Aim of the exercise — From the entries that follow, copy each line containing the word "about".

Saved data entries
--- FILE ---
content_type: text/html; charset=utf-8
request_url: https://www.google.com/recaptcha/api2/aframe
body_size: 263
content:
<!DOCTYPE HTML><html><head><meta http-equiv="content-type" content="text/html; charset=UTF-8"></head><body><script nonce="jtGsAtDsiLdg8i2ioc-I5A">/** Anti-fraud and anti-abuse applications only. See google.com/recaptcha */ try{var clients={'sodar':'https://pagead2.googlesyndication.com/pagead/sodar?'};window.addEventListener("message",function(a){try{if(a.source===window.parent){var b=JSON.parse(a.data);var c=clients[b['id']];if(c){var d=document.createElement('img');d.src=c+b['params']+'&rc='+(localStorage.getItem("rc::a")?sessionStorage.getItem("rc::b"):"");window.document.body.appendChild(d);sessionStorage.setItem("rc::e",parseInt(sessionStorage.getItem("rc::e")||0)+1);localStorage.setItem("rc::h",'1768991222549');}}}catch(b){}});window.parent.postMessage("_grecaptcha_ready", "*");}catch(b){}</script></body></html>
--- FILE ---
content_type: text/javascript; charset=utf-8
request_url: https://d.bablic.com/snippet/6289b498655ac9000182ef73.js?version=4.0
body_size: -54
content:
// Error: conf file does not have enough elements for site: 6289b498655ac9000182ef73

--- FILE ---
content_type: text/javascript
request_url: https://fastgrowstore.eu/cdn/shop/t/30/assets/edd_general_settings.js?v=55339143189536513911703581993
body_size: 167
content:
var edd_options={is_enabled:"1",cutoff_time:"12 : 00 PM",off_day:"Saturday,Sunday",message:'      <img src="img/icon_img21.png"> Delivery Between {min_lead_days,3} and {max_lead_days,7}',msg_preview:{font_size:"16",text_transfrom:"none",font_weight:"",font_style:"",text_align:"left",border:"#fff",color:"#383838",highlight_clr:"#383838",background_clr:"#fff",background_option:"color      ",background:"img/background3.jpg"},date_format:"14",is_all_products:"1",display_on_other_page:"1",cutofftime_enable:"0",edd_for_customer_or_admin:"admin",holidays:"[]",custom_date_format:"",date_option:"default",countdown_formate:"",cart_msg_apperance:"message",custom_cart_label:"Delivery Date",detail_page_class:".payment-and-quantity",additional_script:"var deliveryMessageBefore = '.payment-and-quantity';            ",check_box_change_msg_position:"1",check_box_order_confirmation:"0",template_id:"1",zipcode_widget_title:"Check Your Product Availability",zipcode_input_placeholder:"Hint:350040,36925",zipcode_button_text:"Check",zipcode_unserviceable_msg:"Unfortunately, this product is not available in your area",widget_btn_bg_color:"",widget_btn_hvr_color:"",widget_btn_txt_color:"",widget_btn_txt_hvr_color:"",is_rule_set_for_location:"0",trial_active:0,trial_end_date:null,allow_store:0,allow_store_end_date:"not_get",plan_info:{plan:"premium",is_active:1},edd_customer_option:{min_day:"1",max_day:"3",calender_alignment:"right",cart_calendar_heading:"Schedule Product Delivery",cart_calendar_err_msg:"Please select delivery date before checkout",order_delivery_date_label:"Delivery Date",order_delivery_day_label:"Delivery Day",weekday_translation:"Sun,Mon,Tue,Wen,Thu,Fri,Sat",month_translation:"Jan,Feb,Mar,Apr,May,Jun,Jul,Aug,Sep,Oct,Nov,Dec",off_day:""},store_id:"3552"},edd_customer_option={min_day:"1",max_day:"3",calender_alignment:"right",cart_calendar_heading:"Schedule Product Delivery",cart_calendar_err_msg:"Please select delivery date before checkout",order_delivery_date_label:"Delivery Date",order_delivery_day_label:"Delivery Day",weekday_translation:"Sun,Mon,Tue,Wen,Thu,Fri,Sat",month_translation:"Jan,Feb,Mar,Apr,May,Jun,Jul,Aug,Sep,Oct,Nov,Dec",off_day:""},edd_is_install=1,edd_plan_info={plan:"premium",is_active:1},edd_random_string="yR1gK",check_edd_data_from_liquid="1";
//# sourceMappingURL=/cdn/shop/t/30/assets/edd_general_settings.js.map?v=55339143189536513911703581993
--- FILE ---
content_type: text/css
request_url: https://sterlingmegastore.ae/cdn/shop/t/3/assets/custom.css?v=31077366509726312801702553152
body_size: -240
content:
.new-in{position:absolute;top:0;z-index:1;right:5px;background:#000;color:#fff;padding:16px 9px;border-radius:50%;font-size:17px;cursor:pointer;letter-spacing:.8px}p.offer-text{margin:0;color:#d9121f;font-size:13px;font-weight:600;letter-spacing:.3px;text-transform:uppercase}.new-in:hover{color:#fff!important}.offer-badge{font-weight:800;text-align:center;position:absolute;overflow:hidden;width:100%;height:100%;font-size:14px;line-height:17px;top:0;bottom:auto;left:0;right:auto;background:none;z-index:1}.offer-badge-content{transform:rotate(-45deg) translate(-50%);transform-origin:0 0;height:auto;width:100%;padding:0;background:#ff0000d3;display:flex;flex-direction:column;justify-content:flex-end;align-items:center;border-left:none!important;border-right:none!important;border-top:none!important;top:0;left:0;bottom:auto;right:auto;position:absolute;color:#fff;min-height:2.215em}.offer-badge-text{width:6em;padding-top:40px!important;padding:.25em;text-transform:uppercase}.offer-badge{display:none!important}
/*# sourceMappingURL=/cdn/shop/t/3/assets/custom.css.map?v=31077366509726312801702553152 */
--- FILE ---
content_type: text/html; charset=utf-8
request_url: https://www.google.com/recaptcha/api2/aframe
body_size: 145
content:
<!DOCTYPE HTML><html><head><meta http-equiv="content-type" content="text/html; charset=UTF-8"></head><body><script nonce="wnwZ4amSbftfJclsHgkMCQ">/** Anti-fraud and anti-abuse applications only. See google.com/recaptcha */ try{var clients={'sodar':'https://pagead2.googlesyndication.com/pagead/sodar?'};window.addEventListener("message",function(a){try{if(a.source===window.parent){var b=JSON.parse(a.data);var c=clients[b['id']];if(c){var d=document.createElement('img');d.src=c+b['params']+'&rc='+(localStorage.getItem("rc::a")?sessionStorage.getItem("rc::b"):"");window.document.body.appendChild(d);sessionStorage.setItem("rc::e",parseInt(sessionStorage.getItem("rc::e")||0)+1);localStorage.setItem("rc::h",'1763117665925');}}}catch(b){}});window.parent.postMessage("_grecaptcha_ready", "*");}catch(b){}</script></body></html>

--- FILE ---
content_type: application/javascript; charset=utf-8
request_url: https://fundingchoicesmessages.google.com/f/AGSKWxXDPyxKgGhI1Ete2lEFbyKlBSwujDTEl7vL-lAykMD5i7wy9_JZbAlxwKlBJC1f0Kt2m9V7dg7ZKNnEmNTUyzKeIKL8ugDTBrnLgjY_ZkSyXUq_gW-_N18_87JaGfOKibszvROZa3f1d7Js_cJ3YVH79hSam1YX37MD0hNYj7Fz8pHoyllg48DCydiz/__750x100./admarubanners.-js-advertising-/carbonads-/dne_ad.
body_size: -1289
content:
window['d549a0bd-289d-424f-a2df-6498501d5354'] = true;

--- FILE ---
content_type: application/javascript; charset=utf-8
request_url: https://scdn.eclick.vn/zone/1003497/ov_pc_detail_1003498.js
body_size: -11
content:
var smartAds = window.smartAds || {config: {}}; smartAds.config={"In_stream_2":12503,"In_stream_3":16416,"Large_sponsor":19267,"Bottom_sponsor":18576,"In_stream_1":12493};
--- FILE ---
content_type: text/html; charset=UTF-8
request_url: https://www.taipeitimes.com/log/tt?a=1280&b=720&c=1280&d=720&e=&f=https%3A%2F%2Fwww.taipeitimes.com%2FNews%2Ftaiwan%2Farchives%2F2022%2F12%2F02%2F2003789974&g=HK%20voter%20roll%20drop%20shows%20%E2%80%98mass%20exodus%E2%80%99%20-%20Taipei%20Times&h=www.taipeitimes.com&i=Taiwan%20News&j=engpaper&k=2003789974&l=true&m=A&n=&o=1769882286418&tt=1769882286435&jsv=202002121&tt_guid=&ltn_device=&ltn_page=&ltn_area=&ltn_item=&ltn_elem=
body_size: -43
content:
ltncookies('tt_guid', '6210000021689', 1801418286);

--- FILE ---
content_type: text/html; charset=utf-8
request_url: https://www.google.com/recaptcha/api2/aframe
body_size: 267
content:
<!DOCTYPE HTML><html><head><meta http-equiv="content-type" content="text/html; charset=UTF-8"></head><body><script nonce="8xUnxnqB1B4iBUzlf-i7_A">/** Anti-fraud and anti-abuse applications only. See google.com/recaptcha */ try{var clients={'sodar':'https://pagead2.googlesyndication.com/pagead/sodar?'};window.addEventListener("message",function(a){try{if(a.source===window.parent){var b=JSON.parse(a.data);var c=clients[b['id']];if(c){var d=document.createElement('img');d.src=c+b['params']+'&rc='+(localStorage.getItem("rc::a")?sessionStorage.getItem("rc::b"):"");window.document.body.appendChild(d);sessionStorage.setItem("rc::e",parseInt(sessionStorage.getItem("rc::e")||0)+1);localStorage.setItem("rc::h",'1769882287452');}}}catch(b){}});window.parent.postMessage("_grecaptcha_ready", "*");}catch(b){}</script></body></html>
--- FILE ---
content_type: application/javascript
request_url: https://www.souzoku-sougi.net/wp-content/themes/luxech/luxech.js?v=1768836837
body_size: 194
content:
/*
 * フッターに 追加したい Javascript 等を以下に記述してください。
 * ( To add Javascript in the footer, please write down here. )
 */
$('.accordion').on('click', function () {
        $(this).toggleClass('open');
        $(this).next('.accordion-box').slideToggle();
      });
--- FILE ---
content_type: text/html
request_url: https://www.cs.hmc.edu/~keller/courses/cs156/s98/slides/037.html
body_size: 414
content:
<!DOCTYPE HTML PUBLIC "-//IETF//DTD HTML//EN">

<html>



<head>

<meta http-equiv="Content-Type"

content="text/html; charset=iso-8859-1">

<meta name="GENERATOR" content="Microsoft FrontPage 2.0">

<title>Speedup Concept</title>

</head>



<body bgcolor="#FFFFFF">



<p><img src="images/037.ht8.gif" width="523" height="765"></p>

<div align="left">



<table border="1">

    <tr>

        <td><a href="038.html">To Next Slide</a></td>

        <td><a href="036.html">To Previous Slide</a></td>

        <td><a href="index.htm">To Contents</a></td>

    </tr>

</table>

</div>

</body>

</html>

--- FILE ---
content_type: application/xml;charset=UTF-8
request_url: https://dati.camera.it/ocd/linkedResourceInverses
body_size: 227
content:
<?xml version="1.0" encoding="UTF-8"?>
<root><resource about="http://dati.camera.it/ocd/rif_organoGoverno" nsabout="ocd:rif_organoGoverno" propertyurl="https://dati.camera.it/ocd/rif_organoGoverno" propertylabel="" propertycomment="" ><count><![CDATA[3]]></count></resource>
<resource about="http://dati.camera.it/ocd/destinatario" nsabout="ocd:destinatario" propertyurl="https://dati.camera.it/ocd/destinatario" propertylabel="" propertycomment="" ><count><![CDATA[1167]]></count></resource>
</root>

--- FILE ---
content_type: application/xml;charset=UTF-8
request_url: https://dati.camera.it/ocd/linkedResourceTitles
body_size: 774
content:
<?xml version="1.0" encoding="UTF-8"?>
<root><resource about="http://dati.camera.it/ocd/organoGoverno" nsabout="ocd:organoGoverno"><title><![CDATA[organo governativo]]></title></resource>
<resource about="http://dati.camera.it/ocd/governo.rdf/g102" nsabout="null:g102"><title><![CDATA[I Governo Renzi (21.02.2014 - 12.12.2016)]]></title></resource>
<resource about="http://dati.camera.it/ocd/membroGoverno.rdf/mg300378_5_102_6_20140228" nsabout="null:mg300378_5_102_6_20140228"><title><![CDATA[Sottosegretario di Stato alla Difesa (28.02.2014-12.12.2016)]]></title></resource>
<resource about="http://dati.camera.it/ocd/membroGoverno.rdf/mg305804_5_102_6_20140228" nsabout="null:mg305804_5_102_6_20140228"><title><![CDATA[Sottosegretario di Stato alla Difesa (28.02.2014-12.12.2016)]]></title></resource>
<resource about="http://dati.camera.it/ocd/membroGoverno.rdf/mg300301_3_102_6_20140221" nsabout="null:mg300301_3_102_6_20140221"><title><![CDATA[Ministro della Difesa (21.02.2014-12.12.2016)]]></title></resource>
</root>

Finished exercise —
<root><resource about="http://dati.camera.it/ocd/rif_organoGoverno" nsabout="ocd:rif_organoGoverno" propertyurl="https://dati.camera.it/ocd/rif_organoGoverno" propertylabel="" propertycomment="" ><count><![CDATA[3]]></count></resource>
<resource about="http://dati.camera.it/ocd/destinatario" nsabout="ocd:destinatario" propertyurl="https://dati.camera.it/ocd/destinatario" propertylabel="" propertycomment="" ><count><![CDATA[1167]]></count></resource>
<root><resource about="http://dati.camera.it/ocd/organoGoverno" nsabout="ocd:organoGoverno"><title><![CDATA[organo governativo]]></title></resource>
<resource about="http://dati.camera.it/ocd/governo.rdf/g102" nsabout="null:g102"><title><![CDATA[I Governo Renzi (21.02.2014 - 12.12.2016)]]></title></resource>
<resource about="http://dati.camera.it/ocd/membroGoverno.rdf/mg300378_5_102_6_20140228" nsabout="null:mg300378_5_102_6_20140228"><title><![CDATA[Sottosegretario di Stato alla Difesa (28.02.2014-12.12.2016)]]></title></resource>
<resource about="http://dati.camera.it/ocd/membroGoverno.rdf/mg305804_5_102_6_20140228" nsabout="null:mg305804_5_102_6_20140228"><title><![CDATA[Sottosegretario di Stato alla Difesa (28.02.2014-12.12.2016)]]></title></resource>
<resource about="http://dati.camera.it/ocd/membroGoverno.rdf/mg300301_3_102_6_20140221" nsabout="null:mg300301_3_102_6_20140221"><title><![CDATA[Ministro della Difesa (21.02.2014-12.12.2016)]]></title></resource>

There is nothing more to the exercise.